> _Given problem_:
Pick out every line of the records below that contains the word "white" and copy each one in full.

## start Dataset records

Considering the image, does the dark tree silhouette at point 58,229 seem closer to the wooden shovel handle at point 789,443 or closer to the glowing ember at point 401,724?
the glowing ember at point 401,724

## end Dataset records
## start Dataset records

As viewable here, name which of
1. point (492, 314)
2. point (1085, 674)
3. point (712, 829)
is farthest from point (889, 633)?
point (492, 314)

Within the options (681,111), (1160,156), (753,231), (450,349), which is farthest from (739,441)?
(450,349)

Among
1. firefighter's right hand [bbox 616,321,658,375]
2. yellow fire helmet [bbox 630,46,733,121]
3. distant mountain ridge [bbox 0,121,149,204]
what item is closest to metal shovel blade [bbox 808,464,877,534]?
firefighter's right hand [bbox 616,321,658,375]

## end Dataset records
## start Dataset records

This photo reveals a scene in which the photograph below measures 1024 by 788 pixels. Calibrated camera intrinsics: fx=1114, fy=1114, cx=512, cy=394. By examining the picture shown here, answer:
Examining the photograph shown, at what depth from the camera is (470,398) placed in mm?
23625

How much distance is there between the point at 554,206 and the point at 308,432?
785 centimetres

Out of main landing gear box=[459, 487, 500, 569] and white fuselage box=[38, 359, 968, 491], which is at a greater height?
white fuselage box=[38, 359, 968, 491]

## end Dataset records

> _Exercise response_:
Out of main landing gear box=[459, 487, 500, 569] and white fuselage box=[38, 359, 968, 491], which is at a greater height?
white fuselage box=[38, 359, 968, 491]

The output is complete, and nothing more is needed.